Como entre sueños alcanzo a oír esa voz querida recordándome que pasará a buscarme para ir a.... no importa donde. Ya nada importa.
Las agujas del reloj parecen moverse con mucha lentitud, y aunque no pueda verlas las presiento, porque sé que siguen el mismo ritmo que mis latidos cardíacos y si estos comienzan a sonar mucho más lentos, pues las agujas del reloj también deben moverse a esa misma velocidad.
Debo esforzarme para volver mi mirada ahora desenfocada en el ventanal. Me llama la atención no poder verme, seguramente debe ser por el ángulo en que la luz se refleja sobre ese costado de la casa, sí, seguramente debe de ser por eso.
De repente vuelvo a verme, y aunque parezca muchos años más joven sé que soy yo, recuerdo muy bien esos pantalones y esas patillas que creía que me daban un aire de héroe.
Algo parecido a una nube se interpone entre él y yo. Trato de apartarla pero mi mano ignora la orden de mi mente.
El calor aumenta y la sensación de plenitud se incrementa.
De repente siento que ya no estoy solo y aunque me cuesta mucho, consigo enfocar la mirada.

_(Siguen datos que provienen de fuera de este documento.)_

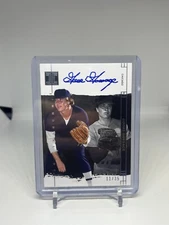 GOOSE GOSSAGE 2024 Panini Impeccable Immortal Ink Autograph /35 CHICAGO ii-gg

La luz intensa hiere mis pupilas cansadas, pero no me impide ver detrás de ella y me produce un profundo gozo volver a tener a mi padre frente a mí después de tantos años de ausencia física.
Creo poder sentir el sonido de mi corazón desgarrándose mientras aferro la mano amada, que alguna vez me guiara en mi primer paso, y que ahora me guiará, en éste, mi último viaje.